REQUIREMENTS:
a - In the article about the Ayodhya excavations, about how many people died in the violence after the mosque was razed in 1992?
b - Carry the article on the BJP and the Ayodhya excavations forward, starting after its last sentence.

And excavations underway in search of a lost Hindu temple in the northern town of Ayodhya have given the Hindu nationalist Bharatiya Janata Party (BJP) a perfect opportunity to decide how hard to play up religion in the elections.
India’s Hindu-Muslim divide has long been exploited to win votes — the BJP was accused of using religious riots in western Gujarat state last year to rally the Hindu majority against minority Muslims and win a state election.
But ahead of state elections in November and a national poll in 2004, the BJP has yet to decide how much to bank on Hindu revivalism as a vote-winner and so far is blending its religious message with a promise of economic growth above six per cent.
“I think they are smart enough to see that another Gujarat would be counter-productive,” says political analyst Yogendra Yadav. “They will try to calibrate it much more carefully.”
Ayodhya, revered by Hindus as the birthplace of the god-king Ram, has always been central to the politics of the BJP, which is led by Prime Minister Atal Behari Vajpayee.
The BJP rose to national prominence in the 1980s demanding a 16th century mosque be moved to make way for a new Hindu temple, replacing one it says was demolished by Moghul invaders.
The mosque was razed by Hindu zealots in 1992, triggering nationwide riots, and the dispute then handed over to the courts, which have now ordered the Ayodhya excavations.
About 3,000 people died in the violence that followed, including about 1,000 in the financial capital Mumbai.
For the Hindu right-wing, driven by resentment of the Moghul invaders and Christian British imperial rulers who followed, the excavations are just the start of a revived agenda of cultural renaissance, known as Hindutva, literally meaning Hinduism.
Not only would hardliners build a new temple in Ayodhya, but they would also like to “liberate” other sites where they say mosques were built over temples, notably in the northern holy town of Varanasi and in Mathura, south of New Delhi.
Their agenda, which opponents slam as a threat to India’s secular traditions, terrifies minority Muslims, who make up 12 per cent of the one billion population.
The opposition Congress party also accuses the BJP of using religion to distract attention from real issues of poverty and governance.
BJP WARY OF BECOMING TOO HARDLINE: But as the dominant party in government, the Bharatiya Janata Party has played down Hindutva to win support from secular coalition allies.

PROVIDED MATERIAL:
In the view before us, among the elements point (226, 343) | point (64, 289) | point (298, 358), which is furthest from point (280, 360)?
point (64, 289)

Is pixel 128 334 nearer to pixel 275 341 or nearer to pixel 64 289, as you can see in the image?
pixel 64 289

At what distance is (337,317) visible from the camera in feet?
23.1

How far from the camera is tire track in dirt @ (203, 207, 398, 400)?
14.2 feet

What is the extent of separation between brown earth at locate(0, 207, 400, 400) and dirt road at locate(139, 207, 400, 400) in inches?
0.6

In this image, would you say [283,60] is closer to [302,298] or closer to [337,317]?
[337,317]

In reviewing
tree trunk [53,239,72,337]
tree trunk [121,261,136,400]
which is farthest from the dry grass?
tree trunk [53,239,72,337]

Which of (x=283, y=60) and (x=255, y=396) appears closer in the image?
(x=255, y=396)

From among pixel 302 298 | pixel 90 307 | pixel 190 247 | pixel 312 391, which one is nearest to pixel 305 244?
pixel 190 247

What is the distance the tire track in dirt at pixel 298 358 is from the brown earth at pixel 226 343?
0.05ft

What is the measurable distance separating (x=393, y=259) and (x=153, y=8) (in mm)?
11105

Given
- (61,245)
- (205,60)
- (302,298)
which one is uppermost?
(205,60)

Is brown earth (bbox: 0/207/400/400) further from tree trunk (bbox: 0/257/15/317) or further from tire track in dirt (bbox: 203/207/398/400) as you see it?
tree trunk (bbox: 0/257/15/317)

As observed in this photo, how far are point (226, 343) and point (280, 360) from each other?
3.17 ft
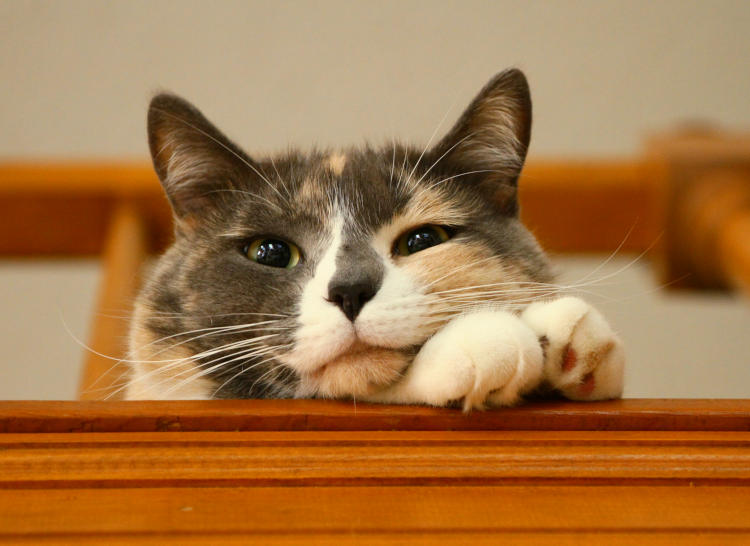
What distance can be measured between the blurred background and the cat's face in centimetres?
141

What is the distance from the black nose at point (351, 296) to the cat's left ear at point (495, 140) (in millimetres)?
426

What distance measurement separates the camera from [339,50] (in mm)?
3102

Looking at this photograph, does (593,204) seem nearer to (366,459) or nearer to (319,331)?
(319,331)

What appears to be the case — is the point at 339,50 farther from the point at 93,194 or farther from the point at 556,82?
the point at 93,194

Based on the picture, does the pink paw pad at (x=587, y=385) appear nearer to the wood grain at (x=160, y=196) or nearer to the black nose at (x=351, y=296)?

* * *

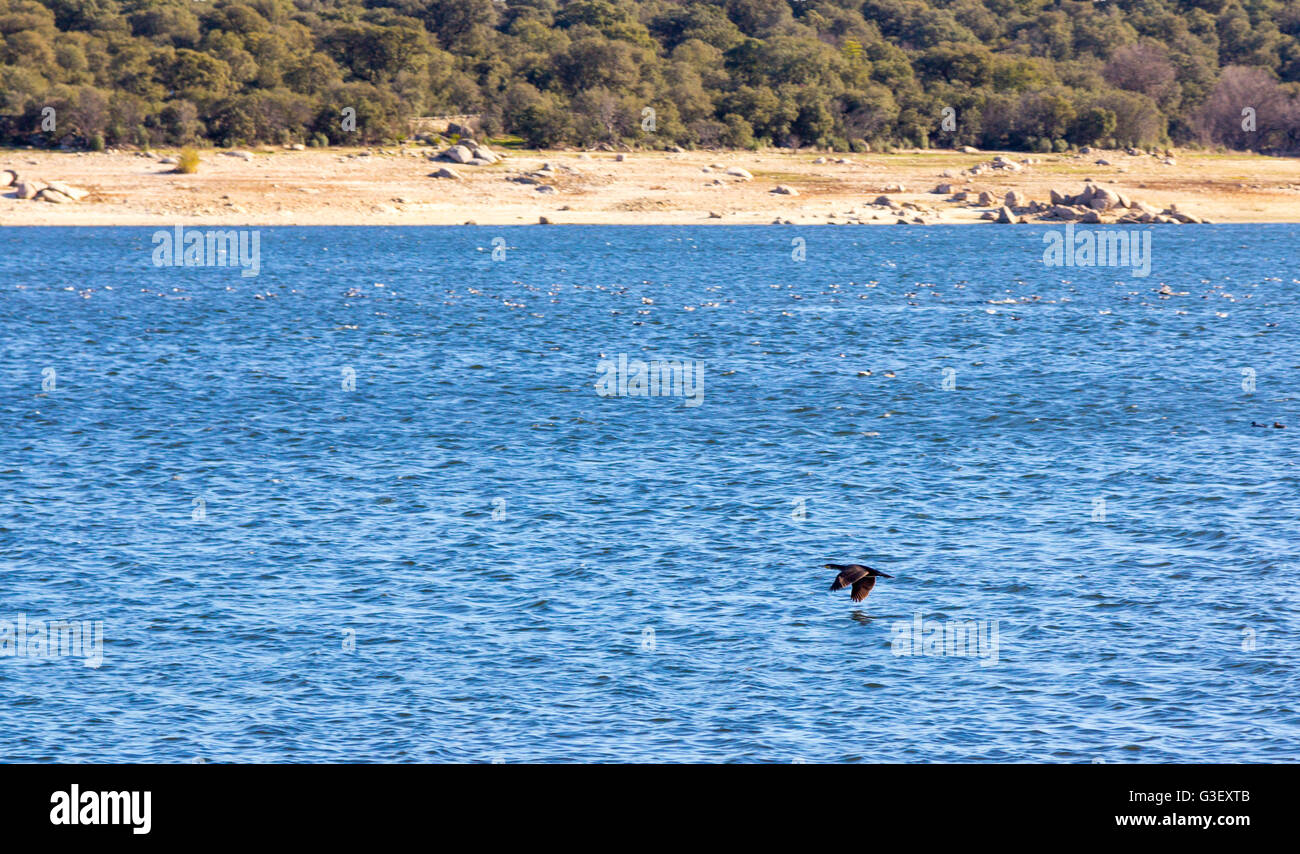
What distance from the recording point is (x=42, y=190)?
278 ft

IN RESPONSE:
a - About 3,000 people.

b -
And in a country where Hindutva is far more popular in the north than the more tolerant south, the BJP is seen as unlikely to win a majority in the 545-seat parliament based purely on Hindu revivalism. The BJP now holds 183 seats, and Congress 111.
“I don’t think Hindutva will have a big impact in the south,” said M.S. Sathyu, a southerner known for his films on communal violence. “We have been a much more united people.”
So to win a national poll, the Bharatiya Janata Party would have to play its Hindu card in the north and hide it in the south — surprisingly easy in a country where elections are still fought on the hustings often in remote areas where television cannot reach.
Vajpayee is seen by many as a master chameleon, capable of giving a rabble-rousing pro-Hindu speech in one place and talking up economic policies in another.
And while the Hindu right-wing would like to see a wave of Hindu revivalism sweep India that would keep the BJP in power, Vajpayee’s party also has to contend with decentralization over the past decade which makes nationwide sentiment harder to manipulate.
“In the 1990s we have seen an effective regionalization of our polity,” said Yadav.
In any case, the four states due to hold polls in November — Madhya Pradesh, Chhattisgarh, Rajasthan and Delhi — are all controlled by Congress governments, which are expected to stamp out the first hint of Hindu-Muslim violence.
“Gujarat was very, very different, because in Gujarat they were ruling,” said Chhattisgarh Chief Minister Ajit Jogi.
“They engineered the riots,” he added.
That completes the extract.